Movie Review: Hell or High Water

Once again, Hong Kong proves that its motto of being “Asia’s World City” is a joke. HELL OR HIGH WATER is finally hitting our cinema screens nearly seven months after it played in Taiwan, and five months after it played in Singapore, Vietnam and Malaysia. It’s also one of the last high profile, Oscar®-nominated films from 2016 to come here. (FENCES still hasn’t come here and it probably won’t for the obvious reason.) Why bother at this point? Anyone here who had wanted to see it, has probably already seen it.

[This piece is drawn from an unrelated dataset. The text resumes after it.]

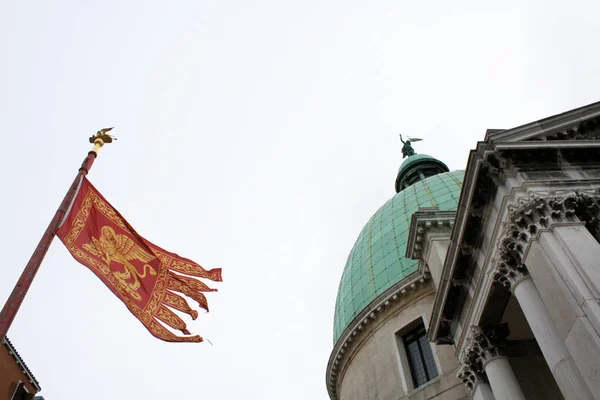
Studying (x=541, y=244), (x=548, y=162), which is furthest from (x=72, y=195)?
(x=548, y=162)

But if you’re one of the few who isn’t familiar with the story, after two masked men rob a couple of branches of the Texas Midland Bank, Texas Rangers Marcus Hamilton (Jeff Bridges, THE BIG LEBOWSKI) and Alberto Parker (Gil Birmingham, the TWILIGHT series) are called in to figure out who is committing the crime and why the amounts are so small each time. It doesn’t take too long before Hamilton turns his sights toward brothers Tanner (Ben Foster, THE PROGRAM) and Toby Howard (Chris Pine, STAR TREK BEYOND; JACK RYAN: SHADOW RECRUIT) but he still can’t work out their motive. Sure, Tanner is an ex-con but he was sent to jail for killing their abusive father. He doesn’t quite fit the profile of your typical bank robber. And Toby’s record is squeaky clean. As far as appearances go, the guys are living quietly with their invalid mother on her very modest ranch.

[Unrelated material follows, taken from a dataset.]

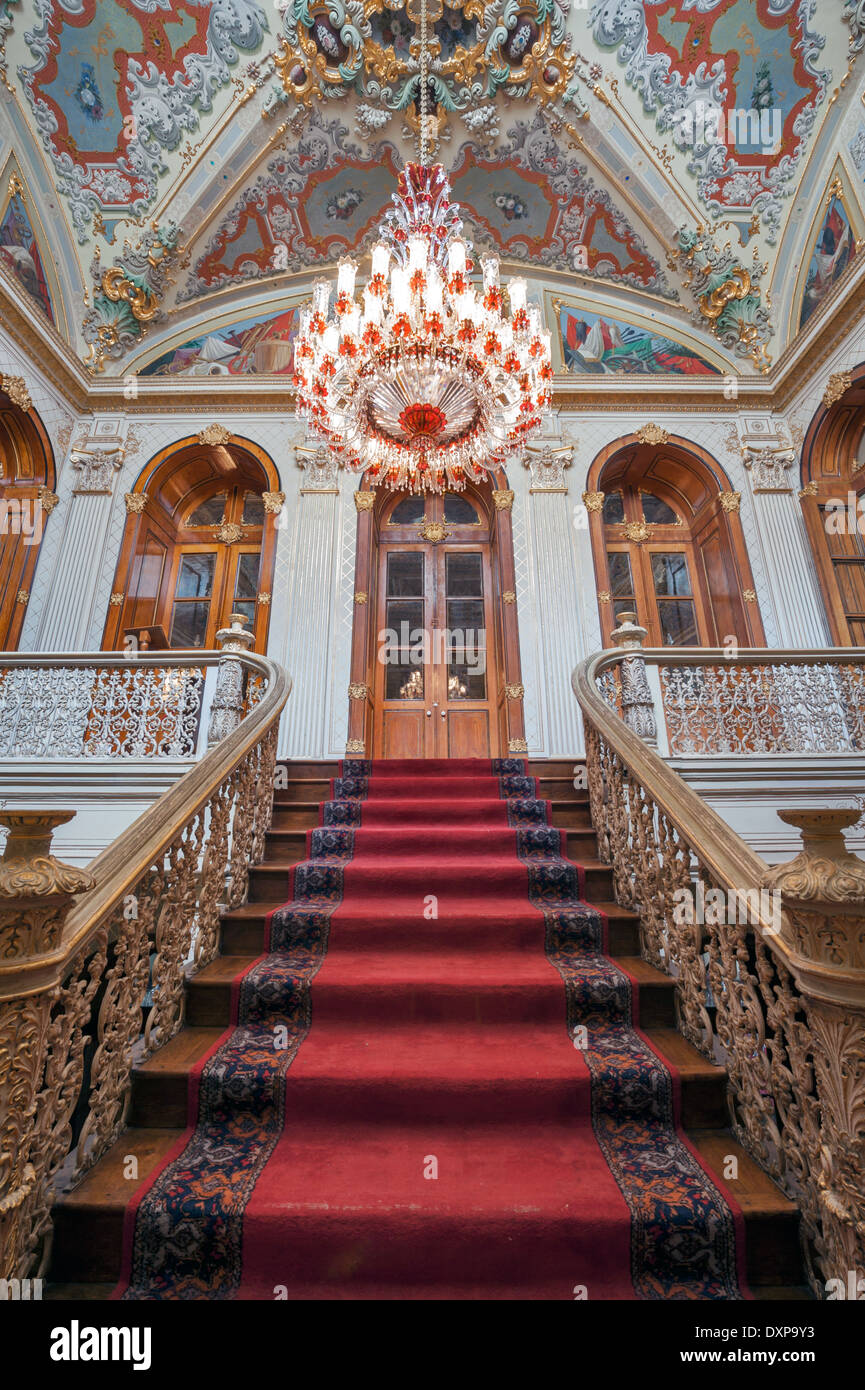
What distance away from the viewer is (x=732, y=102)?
6574mm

But appearances can be deceiving and, as the story unfolds, we start to understand the brothers’ reasons for choosing this bank and the amounts. They clearly thought long and hard about their plan… and it’s a good one. It also doesn’t hurt that everyone in this economically depressed corner of west Texas has little sympathy for any bank, let alone Texas Midland.

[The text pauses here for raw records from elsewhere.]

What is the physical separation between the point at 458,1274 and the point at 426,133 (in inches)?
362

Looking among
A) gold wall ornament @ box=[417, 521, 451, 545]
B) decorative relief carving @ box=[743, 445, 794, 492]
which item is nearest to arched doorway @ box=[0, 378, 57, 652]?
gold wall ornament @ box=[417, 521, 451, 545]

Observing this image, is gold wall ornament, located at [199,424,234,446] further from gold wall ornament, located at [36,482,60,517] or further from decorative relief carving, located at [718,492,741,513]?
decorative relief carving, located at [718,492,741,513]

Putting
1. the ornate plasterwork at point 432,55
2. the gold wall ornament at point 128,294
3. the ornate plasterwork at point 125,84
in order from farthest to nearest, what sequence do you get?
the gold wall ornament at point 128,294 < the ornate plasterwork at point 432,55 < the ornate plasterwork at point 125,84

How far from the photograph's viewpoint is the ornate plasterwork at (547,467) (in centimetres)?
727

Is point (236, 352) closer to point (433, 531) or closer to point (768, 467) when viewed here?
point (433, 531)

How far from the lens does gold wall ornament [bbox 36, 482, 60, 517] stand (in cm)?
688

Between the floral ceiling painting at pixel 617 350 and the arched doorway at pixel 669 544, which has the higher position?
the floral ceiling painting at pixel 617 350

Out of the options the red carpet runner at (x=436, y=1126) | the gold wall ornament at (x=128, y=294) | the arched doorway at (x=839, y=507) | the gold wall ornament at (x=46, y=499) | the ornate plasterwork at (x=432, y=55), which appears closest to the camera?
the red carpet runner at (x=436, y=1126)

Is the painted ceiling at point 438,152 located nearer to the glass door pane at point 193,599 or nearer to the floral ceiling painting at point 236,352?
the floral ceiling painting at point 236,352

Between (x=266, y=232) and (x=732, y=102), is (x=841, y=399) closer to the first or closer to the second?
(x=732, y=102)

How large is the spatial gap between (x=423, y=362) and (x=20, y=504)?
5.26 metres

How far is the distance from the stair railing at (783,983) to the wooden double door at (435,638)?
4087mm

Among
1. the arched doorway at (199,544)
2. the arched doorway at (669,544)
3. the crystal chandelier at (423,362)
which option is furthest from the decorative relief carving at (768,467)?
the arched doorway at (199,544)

In years to come, HELL OR HIGH WATER will be the answer to the trivia question, “Which neo-Western film about two bank-robbing brothers was not written or directed by the Coen Brothers?” The film certainly has all the Coen hallmarks – a witty script with some good twists and turns, complex characters and creative camerawork. The opening scene, which seems to be one long take (but may just be deft editing), immediately pulls you into the action as the camera spirals around a bank that the brothers are about to hold up. But this film was directed by Scotsman David Mackenzie, who previously wowed audiences with the very gritty STARRED UP, and written by Taylor Sheridan, who had similar success penning SICARIO. Curiously, Jeff Bridges was nominated for a Best Supporting Actor Oscar® but, while his performance was good, it wasn’t a huge stretch for him as he was playing a cross between “The Dude” and Tommy Lee Jones’ character in another Coen brothers’ film, NO COUNTRY FOR OLD MEN (which, by the way, is also set in west Texas). Perhaps the Academy was just recognizing his body of work with this nomination.

Chris Pine is not my favourite actor but he does some respectable work here. Like Michael Fassbender (whose film, TRESPASS AGAINST US, is opening here next week), I respect him for continuing to make low key films while still doing Hollywood blockbusters like the STAR TREK franchise and the soon-to-be-released WONDER WOMAN. The best performance in the film, though, is Ben Foster’s, who portrays Tanner as a wonderful combination of loose cannon and fiercely loyal brother. It’s too bad he wasn’t nominated for an Oscar® but his time will come soon enough.

If you haven’t seen HELL OR HIGH WATER yet, definitely go see it now. It’s well worth your time and money!